Introduces **macro operators** — a logical-plan-level abstraction for
encapsulating reusable sub-DAGs as single nodes on the canvas — together with
the AI surfaces that make them practical: a suggestion panel that scans the
current workflow for refactor opportunities, a one-click "fuse for performance"
path that collapses a macro body into a single Python UDF, and a drill-down
editor for inspecting / editing a macro body while live execution stats keep
flowing.
### Surface
* **Right-click → "Create macro"** swaps a selected sub-DAG with a single
`Macro` op on the parent canvas. The body is persisted as a separate
`MACRO`-kind workflow row; references the persisted body via `(macroId,
macroVersion)` in `LIVE` link mode (`SNAPSHOT` mode also supported for portable
bodies).
* **"Your Macros" palette section** lists every macro the user has saved;
click → instantiate, hover → preview, right-click → export/import as portable
JSON bundles (transitive — nested macros travel with their parent).
* **"Suggest Macros (AI)" panel** (`MacroSuggestionService`) ranks two
heuristic candidate sources side-by-side: linear chains, and recurring
`(opType₁, opType₂, …)` patterns across the workflow.

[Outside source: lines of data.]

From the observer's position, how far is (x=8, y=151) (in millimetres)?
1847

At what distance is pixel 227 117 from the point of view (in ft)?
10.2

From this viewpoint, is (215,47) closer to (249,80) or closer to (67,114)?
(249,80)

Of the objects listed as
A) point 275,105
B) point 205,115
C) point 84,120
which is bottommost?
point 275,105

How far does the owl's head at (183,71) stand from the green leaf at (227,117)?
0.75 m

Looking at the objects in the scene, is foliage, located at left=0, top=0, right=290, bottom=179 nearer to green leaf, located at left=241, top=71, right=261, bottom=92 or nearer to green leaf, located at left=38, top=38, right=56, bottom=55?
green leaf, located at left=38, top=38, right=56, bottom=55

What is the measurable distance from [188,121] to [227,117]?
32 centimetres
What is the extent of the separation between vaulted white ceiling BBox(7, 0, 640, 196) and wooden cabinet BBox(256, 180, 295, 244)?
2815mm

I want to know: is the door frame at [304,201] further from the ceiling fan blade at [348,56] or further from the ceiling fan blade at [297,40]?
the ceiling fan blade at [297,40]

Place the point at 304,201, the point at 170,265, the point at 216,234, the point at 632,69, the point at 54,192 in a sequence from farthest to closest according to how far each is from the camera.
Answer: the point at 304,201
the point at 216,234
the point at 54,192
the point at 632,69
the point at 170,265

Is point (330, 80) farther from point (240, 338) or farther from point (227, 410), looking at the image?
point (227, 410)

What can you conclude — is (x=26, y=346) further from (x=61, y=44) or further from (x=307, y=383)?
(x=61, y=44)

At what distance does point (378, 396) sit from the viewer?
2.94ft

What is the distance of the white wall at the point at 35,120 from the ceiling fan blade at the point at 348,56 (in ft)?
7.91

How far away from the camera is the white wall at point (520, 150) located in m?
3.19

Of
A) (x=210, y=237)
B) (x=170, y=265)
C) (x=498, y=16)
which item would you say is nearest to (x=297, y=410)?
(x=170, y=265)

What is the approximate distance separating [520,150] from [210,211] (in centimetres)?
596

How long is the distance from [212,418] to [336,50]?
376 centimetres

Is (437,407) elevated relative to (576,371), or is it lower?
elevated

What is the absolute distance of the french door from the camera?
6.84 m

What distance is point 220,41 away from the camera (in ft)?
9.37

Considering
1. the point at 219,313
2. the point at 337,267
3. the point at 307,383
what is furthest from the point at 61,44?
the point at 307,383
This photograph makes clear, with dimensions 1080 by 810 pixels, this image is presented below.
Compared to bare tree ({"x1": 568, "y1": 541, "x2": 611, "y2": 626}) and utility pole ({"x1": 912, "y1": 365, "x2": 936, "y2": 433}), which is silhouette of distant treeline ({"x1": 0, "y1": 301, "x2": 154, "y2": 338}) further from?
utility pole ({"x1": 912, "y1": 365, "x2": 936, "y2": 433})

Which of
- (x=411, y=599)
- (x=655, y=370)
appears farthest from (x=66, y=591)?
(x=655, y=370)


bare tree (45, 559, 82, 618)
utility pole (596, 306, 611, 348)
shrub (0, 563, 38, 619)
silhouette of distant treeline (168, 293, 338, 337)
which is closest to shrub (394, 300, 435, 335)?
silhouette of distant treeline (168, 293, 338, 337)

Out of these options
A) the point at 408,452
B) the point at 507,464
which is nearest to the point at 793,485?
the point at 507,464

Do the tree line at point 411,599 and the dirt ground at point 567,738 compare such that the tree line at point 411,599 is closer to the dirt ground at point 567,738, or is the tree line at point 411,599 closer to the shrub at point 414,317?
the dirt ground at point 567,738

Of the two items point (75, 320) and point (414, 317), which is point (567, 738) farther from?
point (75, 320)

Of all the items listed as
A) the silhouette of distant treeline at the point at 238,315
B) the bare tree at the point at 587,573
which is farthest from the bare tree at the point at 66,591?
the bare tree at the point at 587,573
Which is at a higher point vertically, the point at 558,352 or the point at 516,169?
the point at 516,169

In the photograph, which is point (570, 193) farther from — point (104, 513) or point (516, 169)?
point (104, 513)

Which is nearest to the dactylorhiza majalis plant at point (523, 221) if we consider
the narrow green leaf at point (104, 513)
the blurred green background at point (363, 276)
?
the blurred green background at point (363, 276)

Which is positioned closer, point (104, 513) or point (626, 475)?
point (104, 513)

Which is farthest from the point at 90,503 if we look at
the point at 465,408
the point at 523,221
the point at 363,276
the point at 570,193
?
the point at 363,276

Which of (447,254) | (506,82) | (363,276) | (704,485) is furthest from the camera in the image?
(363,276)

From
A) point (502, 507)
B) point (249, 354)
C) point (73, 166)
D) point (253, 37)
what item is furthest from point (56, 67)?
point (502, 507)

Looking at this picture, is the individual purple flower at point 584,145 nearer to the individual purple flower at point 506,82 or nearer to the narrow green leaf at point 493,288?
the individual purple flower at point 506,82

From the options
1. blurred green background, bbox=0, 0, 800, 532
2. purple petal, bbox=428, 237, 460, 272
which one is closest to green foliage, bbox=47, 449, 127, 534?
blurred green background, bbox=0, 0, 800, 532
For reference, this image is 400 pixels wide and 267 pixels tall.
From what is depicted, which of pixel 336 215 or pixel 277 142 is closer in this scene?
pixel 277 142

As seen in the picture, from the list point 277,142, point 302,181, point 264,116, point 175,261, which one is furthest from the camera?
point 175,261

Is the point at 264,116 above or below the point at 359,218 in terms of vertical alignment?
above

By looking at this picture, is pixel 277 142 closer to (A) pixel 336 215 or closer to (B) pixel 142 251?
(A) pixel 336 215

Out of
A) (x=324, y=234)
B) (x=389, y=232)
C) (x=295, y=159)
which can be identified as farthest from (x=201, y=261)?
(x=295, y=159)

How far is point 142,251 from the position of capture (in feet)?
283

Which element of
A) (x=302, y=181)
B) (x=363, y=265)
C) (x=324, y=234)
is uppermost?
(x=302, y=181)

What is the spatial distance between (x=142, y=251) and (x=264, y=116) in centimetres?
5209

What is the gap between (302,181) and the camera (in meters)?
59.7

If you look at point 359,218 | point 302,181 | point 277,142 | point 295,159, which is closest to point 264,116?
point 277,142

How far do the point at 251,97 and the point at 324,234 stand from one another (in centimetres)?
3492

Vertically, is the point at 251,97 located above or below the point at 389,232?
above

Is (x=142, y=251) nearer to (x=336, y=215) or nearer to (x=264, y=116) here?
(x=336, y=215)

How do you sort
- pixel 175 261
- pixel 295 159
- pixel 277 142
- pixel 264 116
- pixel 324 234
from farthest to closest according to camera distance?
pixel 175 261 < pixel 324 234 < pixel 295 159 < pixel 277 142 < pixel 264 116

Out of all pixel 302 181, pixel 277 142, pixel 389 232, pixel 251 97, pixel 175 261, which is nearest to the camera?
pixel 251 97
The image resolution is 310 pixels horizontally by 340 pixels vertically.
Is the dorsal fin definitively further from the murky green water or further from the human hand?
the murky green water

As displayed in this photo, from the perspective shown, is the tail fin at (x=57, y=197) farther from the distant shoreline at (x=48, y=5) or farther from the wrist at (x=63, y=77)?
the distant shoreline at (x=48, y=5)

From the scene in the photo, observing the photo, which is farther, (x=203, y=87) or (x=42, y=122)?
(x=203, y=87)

Recurring patterns
auto-tier as `✓ recommended` because duplicated logic is the strongest "extract
as macro" signal. Names are domain-aware (`csv_preprocessing`,
`text_filtering`, `metric_summary`, `joined_enrichment`, `ml_train_eval`, …)
rather than underscore-joined op types.
* **Right-click → "fuse for performance (AI)"** (`MacroFusionService`) emits
a `PythonUDFOpDescV2`-compatible `process_tuple` function from the macro body.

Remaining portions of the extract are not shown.